The best way to transfer a single large file over a high-speed, high-latency WAN link

bandwidthfile-transfernetworkingtcp

This looks related to this one, but it's somewhat different.

There is this WAN link between two company sites, and we need to transfer a single very large file (Oracle dump, ~160 GB).

We've got full 100 Mbps bandwidth (tested), but looks like a single TCP connection just can't max it out due to how TCP works (ACKs, etc.). We tested the link with iperf, and results change dramatically when increasing the TCP Window Size: with base settings we get ~5 Mbps throughput, with a bigger WS we can get up to ~45 Mbps, but not any more than that. The network latency is around 10 ms.

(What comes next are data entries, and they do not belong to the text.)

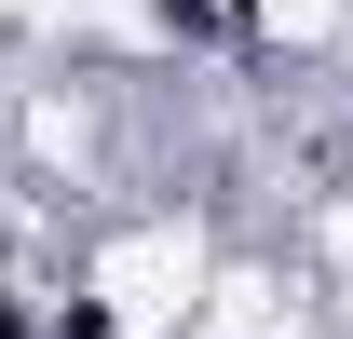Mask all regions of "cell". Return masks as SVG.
Masks as SVG:
<instances>
[{
	"label": "cell",
	"instance_id": "1",
	"mask_svg": "<svg viewBox=\"0 0 353 339\" xmlns=\"http://www.w3.org/2000/svg\"><path fill=\"white\" fill-rule=\"evenodd\" d=\"M163 14H176V28H231V0H163Z\"/></svg>",
	"mask_w": 353,
	"mask_h": 339
}]
</instances>
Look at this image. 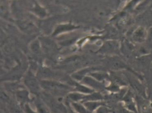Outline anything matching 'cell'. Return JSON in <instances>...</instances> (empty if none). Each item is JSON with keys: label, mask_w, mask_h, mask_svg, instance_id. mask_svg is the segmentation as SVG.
I'll list each match as a JSON object with an SVG mask.
<instances>
[{"label": "cell", "mask_w": 152, "mask_h": 113, "mask_svg": "<svg viewBox=\"0 0 152 113\" xmlns=\"http://www.w3.org/2000/svg\"><path fill=\"white\" fill-rule=\"evenodd\" d=\"M72 109L77 113H91L86 109L84 105H81L76 102H73L72 104Z\"/></svg>", "instance_id": "obj_1"}, {"label": "cell", "mask_w": 152, "mask_h": 113, "mask_svg": "<svg viewBox=\"0 0 152 113\" xmlns=\"http://www.w3.org/2000/svg\"><path fill=\"white\" fill-rule=\"evenodd\" d=\"M23 110L25 113H38V112H36V111H35L34 109H32L30 106L27 104L24 106V109H23Z\"/></svg>", "instance_id": "obj_3"}, {"label": "cell", "mask_w": 152, "mask_h": 113, "mask_svg": "<svg viewBox=\"0 0 152 113\" xmlns=\"http://www.w3.org/2000/svg\"><path fill=\"white\" fill-rule=\"evenodd\" d=\"M10 107L9 109L10 113H22V109H20L19 108L16 106H12Z\"/></svg>", "instance_id": "obj_4"}, {"label": "cell", "mask_w": 152, "mask_h": 113, "mask_svg": "<svg viewBox=\"0 0 152 113\" xmlns=\"http://www.w3.org/2000/svg\"><path fill=\"white\" fill-rule=\"evenodd\" d=\"M68 113H77L76 112H75L72 109H69V111H68Z\"/></svg>", "instance_id": "obj_5"}, {"label": "cell", "mask_w": 152, "mask_h": 113, "mask_svg": "<svg viewBox=\"0 0 152 113\" xmlns=\"http://www.w3.org/2000/svg\"><path fill=\"white\" fill-rule=\"evenodd\" d=\"M83 105L88 110L89 112L91 113V112L96 111L97 109V108L99 106V104L96 102H85Z\"/></svg>", "instance_id": "obj_2"}, {"label": "cell", "mask_w": 152, "mask_h": 113, "mask_svg": "<svg viewBox=\"0 0 152 113\" xmlns=\"http://www.w3.org/2000/svg\"><path fill=\"white\" fill-rule=\"evenodd\" d=\"M1 113H4V112H3V113H2V112H1Z\"/></svg>", "instance_id": "obj_6"}]
</instances>
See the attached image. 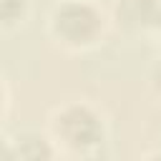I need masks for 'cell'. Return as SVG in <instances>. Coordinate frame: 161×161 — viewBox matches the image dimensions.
Instances as JSON below:
<instances>
[{
  "mask_svg": "<svg viewBox=\"0 0 161 161\" xmlns=\"http://www.w3.org/2000/svg\"><path fill=\"white\" fill-rule=\"evenodd\" d=\"M151 83H153V91L161 96V63L156 65V70H153V75H151Z\"/></svg>",
  "mask_w": 161,
  "mask_h": 161,
  "instance_id": "6",
  "label": "cell"
},
{
  "mask_svg": "<svg viewBox=\"0 0 161 161\" xmlns=\"http://www.w3.org/2000/svg\"><path fill=\"white\" fill-rule=\"evenodd\" d=\"M28 0H0V18L5 28H13L23 15H25Z\"/></svg>",
  "mask_w": 161,
  "mask_h": 161,
  "instance_id": "5",
  "label": "cell"
},
{
  "mask_svg": "<svg viewBox=\"0 0 161 161\" xmlns=\"http://www.w3.org/2000/svg\"><path fill=\"white\" fill-rule=\"evenodd\" d=\"M50 33L68 48H86L101 38L103 15L88 0H65L50 13Z\"/></svg>",
  "mask_w": 161,
  "mask_h": 161,
  "instance_id": "2",
  "label": "cell"
},
{
  "mask_svg": "<svg viewBox=\"0 0 161 161\" xmlns=\"http://www.w3.org/2000/svg\"><path fill=\"white\" fill-rule=\"evenodd\" d=\"M118 20L128 28L138 30H156L161 28V0H121Z\"/></svg>",
  "mask_w": 161,
  "mask_h": 161,
  "instance_id": "4",
  "label": "cell"
},
{
  "mask_svg": "<svg viewBox=\"0 0 161 161\" xmlns=\"http://www.w3.org/2000/svg\"><path fill=\"white\" fill-rule=\"evenodd\" d=\"M50 136L58 148L73 153H91L106 138V126L101 113L88 103H68L58 108L50 118Z\"/></svg>",
  "mask_w": 161,
  "mask_h": 161,
  "instance_id": "1",
  "label": "cell"
},
{
  "mask_svg": "<svg viewBox=\"0 0 161 161\" xmlns=\"http://www.w3.org/2000/svg\"><path fill=\"white\" fill-rule=\"evenodd\" d=\"M58 153V143L35 131H20L5 141L3 156L8 161H48Z\"/></svg>",
  "mask_w": 161,
  "mask_h": 161,
  "instance_id": "3",
  "label": "cell"
}]
</instances>
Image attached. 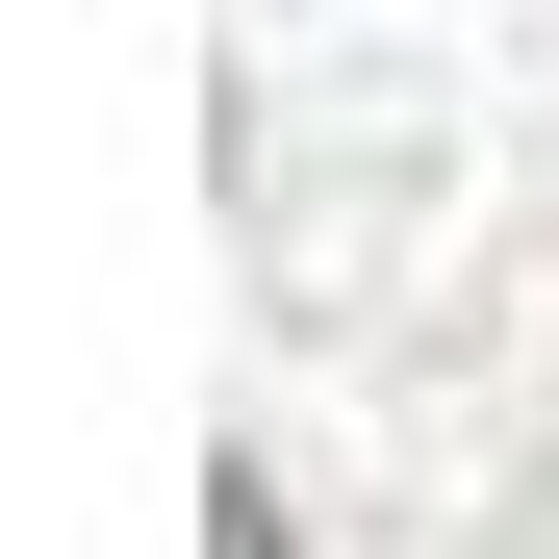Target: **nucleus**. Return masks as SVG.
<instances>
[{
  "label": "nucleus",
  "instance_id": "f257e3e1",
  "mask_svg": "<svg viewBox=\"0 0 559 559\" xmlns=\"http://www.w3.org/2000/svg\"><path fill=\"white\" fill-rule=\"evenodd\" d=\"M204 559H280V484H254V457H229V484H204Z\"/></svg>",
  "mask_w": 559,
  "mask_h": 559
}]
</instances>
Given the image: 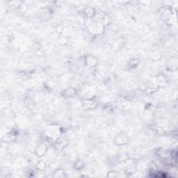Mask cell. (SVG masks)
<instances>
[{"instance_id": "ba28073f", "label": "cell", "mask_w": 178, "mask_h": 178, "mask_svg": "<svg viewBox=\"0 0 178 178\" xmlns=\"http://www.w3.org/2000/svg\"><path fill=\"white\" fill-rule=\"evenodd\" d=\"M52 177L53 178H65L67 177V175L64 169L59 168L55 170L54 173H52Z\"/></svg>"}, {"instance_id": "7a4b0ae2", "label": "cell", "mask_w": 178, "mask_h": 178, "mask_svg": "<svg viewBox=\"0 0 178 178\" xmlns=\"http://www.w3.org/2000/svg\"><path fill=\"white\" fill-rule=\"evenodd\" d=\"M161 16L166 23L173 22V10L169 7H163L160 11Z\"/></svg>"}, {"instance_id": "30bf717a", "label": "cell", "mask_w": 178, "mask_h": 178, "mask_svg": "<svg viewBox=\"0 0 178 178\" xmlns=\"http://www.w3.org/2000/svg\"><path fill=\"white\" fill-rule=\"evenodd\" d=\"M157 81L159 87H165L168 84L167 78L163 74H160L157 76Z\"/></svg>"}, {"instance_id": "4fadbf2b", "label": "cell", "mask_w": 178, "mask_h": 178, "mask_svg": "<svg viewBox=\"0 0 178 178\" xmlns=\"http://www.w3.org/2000/svg\"><path fill=\"white\" fill-rule=\"evenodd\" d=\"M21 5H22V1H9V4H8V6H9L10 9L13 10V11L18 10L20 7H21Z\"/></svg>"}, {"instance_id": "9a60e30c", "label": "cell", "mask_w": 178, "mask_h": 178, "mask_svg": "<svg viewBox=\"0 0 178 178\" xmlns=\"http://www.w3.org/2000/svg\"><path fill=\"white\" fill-rule=\"evenodd\" d=\"M139 63H140V60H139L138 59L133 58L129 61L127 65L129 67H130V68H134V67L138 66Z\"/></svg>"}, {"instance_id": "5bb4252c", "label": "cell", "mask_w": 178, "mask_h": 178, "mask_svg": "<svg viewBox=\"0 0 178 178\" xmlns=\"http://www.w3.org/2000/svg\"><path fill=\"white\" fill-rule=\"evenodd\" d=\"M135 167H134V163L133 162H130L128 161V163H126L125 166V172L126 174H132L134 173Z\"/></svg>"}, {"instance_id": "8992f818", "label": "cell", "mask_w": 178, "mask_h": 178, "mask_svg": "<svg viewBox=\"0 0 178 178\" xmlns=\"http://www.w3.org/2000/svg\"><path fill=\"white\" fill-rule=\"evenodd\" d=\"M48 150V146L45 142H42L35 150V155L38 157H42L46 155Z\"/></svg>"}, {"instance_id": "6da1fadb", "label": "cell", "mask_w": 178, "mask_h": 178, "mask_svg": "<svg viewBox=\"0 0 178 178\" xmlns=\"http://www.w3.org/2000/svg\"><path fill=\"white\" fill-rule=\"evenodd\" d=\"M156 155L161 160L168 161L169 159H173V152L164 148H159L156 150Z\"/></svg>"}, {"instance_id": "277c9868", "label": "cell", "mask_w": 178, "mask_h": 178, "mask_svg": "<svg viewBox=\"0 0 178 178\" xmlns=\"http://www.w3.org/2000/svg\"><path fill=\"white\" fill-rule=\"evenodd\" d=\"M98 102L95 100H84L81 102V105H82V108L85 111H89V110H92L94 109H96L97 107Z\"/></svg>"}, {"instance_id": "e0dca14e", "label": "cell", "mask_w": 178, "mask_h": 178, "mask_svg": "<svg viewBox=\"0 0 178 178\" xmlns=\"http://www.w3.org/2000/svg\"><path fill=\"white\" fill-rule=\"evenodd\" d=\"M36 168L38 171H44L46 168V163L44 160L38 161L36 165Z\"/></svg>"}, {"instance_id": "52a82bcc", "label": "cell", "mask_w": 178, "mask_h": 178, "mask_svg": "<svg viewBox=\"0 0 178 178\" xmlns=\"http://www.w3.org/2000/svg\"><path fill=\"white\" fill-rule=\"evenodd\" d=\"M77 94V91L75 88L69 87L63 90L61 93V95L64 98H74Z\"/></svg>"}, {"instance_id": "8fae6325", "label": "cell", "mask_w": 178, "mask_h": 178, "mask_svg": "<svg viewBox=\"0 0 178 178\" xmlns=\"http://www.w3.org/2000/svg\"><path fill=\"white\" fill-rule=\"evenodd\" d=\"M16 138H17V135L15 134H14L13 132H10L8 133L5 135L4 136V141H5V142H13V141H15L16 140Z\"/></svg>"}, {"instance_id": "9c48e42d", "label": "cell", "mask_w": 178, "mask_h": 178, "mask_svg": "<svg viewBox=\"0 0 178 178\" xmlns=\"http://www.w3.org/2000/svg\"><path fill=\"white\" fill-rule=\"evenodd\" d=\"M83 13L86 18H93L94 16L95 15L96 11H95V9H94V8L91 7H86L85 9H84Z\"/></svg>"}, {"instance_id": "5b68a950", "label": "cell", "mask_w": 178, "mask_h": 178, "mask_svg": "<svg viewBox=\"0 0 178 178\" xmlns=\"http://www.w3.org/2000/svg\"><path fill=\"white\" fill-rule=\"evenodd\" d=\"M84 63L86 66L93 68V67L97 66L99 63V61H98L97 57L93 56V55L89 54L84 56Z\"/></svg>"}, {"instance_id": "d6986e66", "label": "cell", "mask_w": 178, "mask_h": 178, "mask_svg": "<svg viewBox=\"0 0 178 178\" xmlns=\"http://www.w3.org/2000/svg\"><path fill=\"white\" fill-rule=\"evenodd\" d=\"M118 176V173H116V171H110L108 173L107 175H106V177H116Z\"/></svg>"}, {"instance_id": "ac0fdd59", "label": "cell", "mask_w": 178, "mask_h": 178, "mask_svg": "<svg viewBox=\"0 0 178 178\" xmlns=\"http://www.w3.org/2000/svg\"><path fill=\"white\" fill-rule=\"evenodd\" d=\"M24 104H25L26 106L29 109H34V108L36 106V103L34 101V100L31 99V98H26L24 101Z\"/></svg>"}, {"instance_id": "3957f363", "label": "cell", "mask_w": 178, "mask_h": 178, "mask_svg": "<svg viewBox=\"0 0 178 178\" xmlns=\"http://www.w3.org/2000/svg\"><path fill=\"white\" fill-rule=\"evenodd\" d=\"M114 142L117 146H126L129 143V136L125 133H120L116 136L114 138Z\"/></svg>"}, {"instance_id": "7c38bea8", "label": "cell", "mask_w": 178, "mask_h": 178, "mask_svg": "<svg viewBox=\"0 0 178 178\" xmlns=\"http://www.w3.org/2000/svg\"><path fill=\"white\" fill-rule=\"evenodd\" d=\"M111 17H110L109 15H108L107 14H104L101 22L102 26H103L104 29L107 27V26L110 24V23H111Z\"/></svg>"}, {"instance_id": "ffe728a7", "label": "cell", "mask_w": 178, "mask_h": 178, "mask_svg": "<svg viewBox=\"0 0 178 178\" xmlns=\"http://www.w3.org/2000/svg\"><path fill=\"white\" fill-rule=\"evenodd\" d=\"M63 31V26L62 25H59L56 28V32L59 35H61L62 34Z\"/></svg>"}, {"instance_id": "2e32d148", "label": "cell", "mask_w": 178, "mask_h": 178, "mask_svg": "<svg viewBox=\"0 0 178 178\" xmlns=\"http://www.w3.org/2000/svg\"><path fill=\"white\" fill-rule=\"evenodd\" d=\"M73 167H74V168L77 170V171H80V170L83 169L84 167V161L81 160V159H77L74 163Z\"/></svg>"}]
</instances>
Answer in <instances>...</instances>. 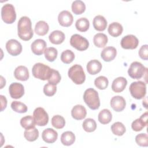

Out of curiosity, we ran iperf using more than a single connections, and we found that, when running four of them, they would indeed achieve a speed of ~25 Mbps each, filling up all the available bandwidth; so the key looks to be in running multiple simultaneous transfers.

With FTP, things get worse: even with optimized TCP settings (high Window Size, max MTU, etc.) we can't get more than 20 Mbps on a single transfer. We tried FTPing some big files at the same time, and indeed things got a lot better than when transferring a single one; but then the culprit became disk I/O, because reading and writing four big files from the same disk bottlenecks very soon; also, we don't seem to be able to split that single large file into smaller ones and then merge it back, at least not in acceptable times (obviously we can't spend splicing/merging back the file a time comparable to that of transferring it).

The ideal solution here would be a multithreaded tool that could transfer various chunks of the file at the same time; sort of like peer-to-peer programs like eMule or BitTorrent already do, but from a single source to a single destination. Ideally, the tool would allow us to choose how many parallel connections to use, and of course optimize disk I/O to not jump (too) madly between various sections of the file.

Does anyone know of such a tool?

Or, can anyone suggest a better solution and/or something we already didn't try?

P.S. We already thought of backing that up to tape/disk and physically sending it to destination; that would be our extreme measure if WAN just doesn't cut it, but, as A.S. Tanenbaum said, "Never underestimate the bandwidth of a station wagon full of tapes hurtling down the highway."

Best Answer

Searching for "high latency file transfer" brings up a lot of interesting hits. Clearly, this is a problem that both the CompSci community and the commercial community has put thougth into.

A few commercial offerings that appear to fit the bill:

  • FileCatalyst has products that can stream data over high-latency networks either using UDP or multiple TCP streams. They've got a lot of other features, too (on-the-fly compression, delta transfers, etc).

  • The fasp file transfer "technology" from Aspera appears to fit the bill for what you're looking for, as well.

In the open-source world, the uftp project looks promising. You don't particularly need its multicast capabilities, but the basic idea of blasting out a file to receivers, receiving NAKs for missed blocks at the end of the transfer, and then blasting out the NAK'd blocks (lather, rinse, repeat) sounds like it would do what you need, since there's no ACK'ing (or NAK'ing) from the receiver until after the file transfer has completed once. Assuming the network is just latent, and not lossy, this might do what you need, too.